SUPPLIED TEXT:
Re: patch to fix constant math - 4th patch - the wide-int class.

Richard Biener Wed, 31 Oct 2012 05:12:09 -0700

On Wed, Oct 31, 2012 at 1:05 PM, Richard Sandiford
<rdsandif...@googlemail.com> wrote:
> Richard Biener <richard.guent...@gmail.com> writes:
>> On Wed, Oct 31, 2012 at 11:43 AM, Richard Sandiford
>> <rdsandif...@googlemail.com> wrote:
>>> Richard Biener <richard.guent...@gmail.com> writes:
>>>> On Thu, Oct 25, 2012 at 12:55 PM, Kenneth Zadeck
>>>> <zad...@naturalbridge.com> wrote:
>>>>>
>>>>> On 10/25/2012 06:42 AM, Richard Biener wrote:
>>>>>>
>>>>>> On Wed, Oct 24, 2012 at 7:23 PM, Mike Stump <mikest...@comcast.net> 
>>>>>> wrote:
>>>>>>>
>>>>>>> On Oct 24, 2012, at 2:43 AM, Richard Biener <richard.guent...@gmail.com>
>>>>>>> wrote:
>>>>>>>>
>>>>>>>> On Tue, Oct 23, 2012 at 6:12 PM, Kenneth Zadeck
>>>>>>>> <zad...@naturalbridge.com> wrote:
>>>>>>>>>
>>>>>>>>> On 10/23/2012 10:12 AM, Richard Biener wrote:
>>>>>>>>>>
>>>>>>>>>> +  HOST_WIDE_INT val[2 * MAX_BITSIZE_MODE_ANY_INT /
>>>>>>>>>> HOST_BITS_PER_WIDE_INT];
>>>>>>>>>>
>>>>>>>>>> are we sure this rounds properly?  Consider a port with max byte mode
>>>>>>>>>> size 4 on a 64bit host.
>>>>>>>>>
>>>>>>>>> I do not believe that this can happen.   The core compiler includes 
>>>>>>>>> all
>>>>>>>>> modes up to TI mode, so by default we already up to 128 bits.
>>>>>>>>
>>>>>>>> And mode bitsizes are always power-of-two?  I suppose so.

EXERCISE DATA:
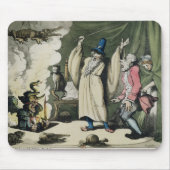 Humbugging oder Anheben des Teufels, 1800 Mousepad (Vorne)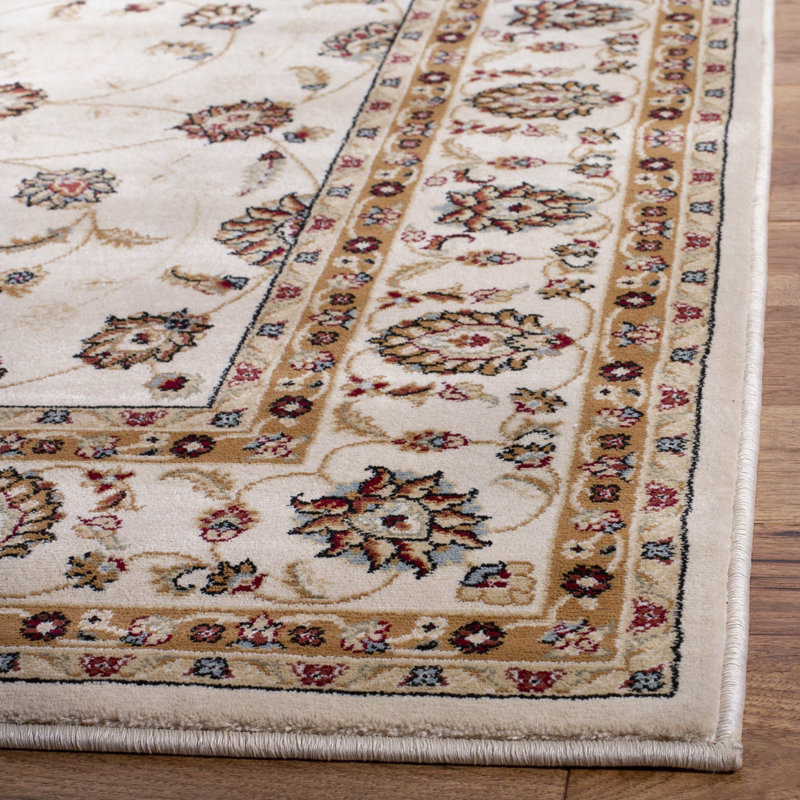 Monarrez Majesty Performance Oriental Rug, Runner 2'3" x 12'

ASSIGNMENT:
In the thread about the wide-int class patch:
(a) What date and time does the header give for Richard Biener's message?
(b) What port does the rounding concern use as its example?
(c) According to Kenneth Zadeck, up to which mode does the core compiler include all modes?

TASK RESULT:
(a) Wed, 31 Oct 2012 05:12:09 -0700
(b) A port with max byte mode size 4 on a 64bit host.
(c) TI mode, so 128 bits by default.